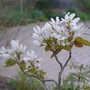 Amelanchier_lamarckii_ballerina_close_up_2013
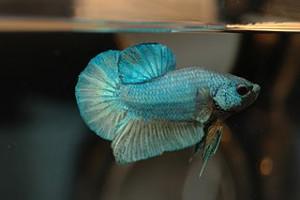 Nano fische und minifische nano aquarium tipps for Siamesischer kampffisch haltung
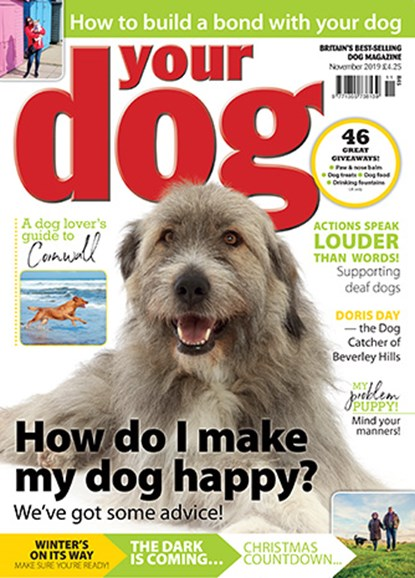 Your Dog Cover - 11/1/2019
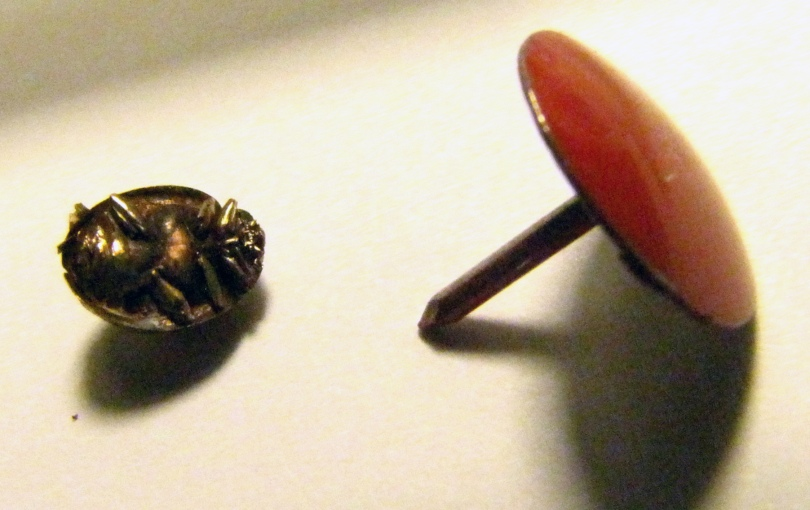 Ladybug, with thumbtack for scale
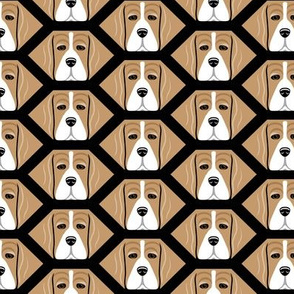 Honeycomb Beagles
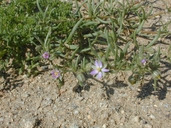 Spergularia sp.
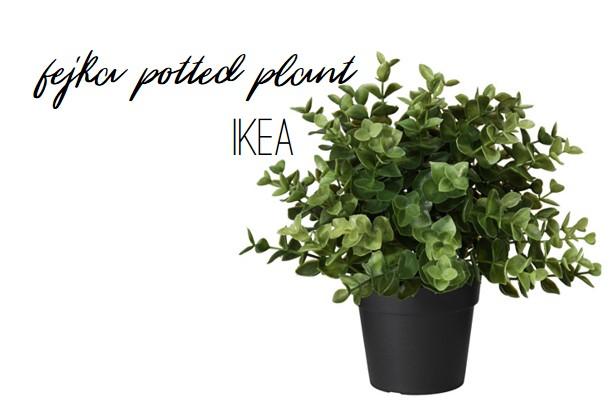 Ikea Fejka Potted Plant -- realistic fake boxwood plant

== What is expected ==
From the line containing "Spergularia sp." down to the last line of the entries above, retype each line exactly as it stands, but skip the pictures.

== Exercise result ==
 Spergularia sp.
 Ikea Fejka Potted Plant -- realistic fake boxwood plant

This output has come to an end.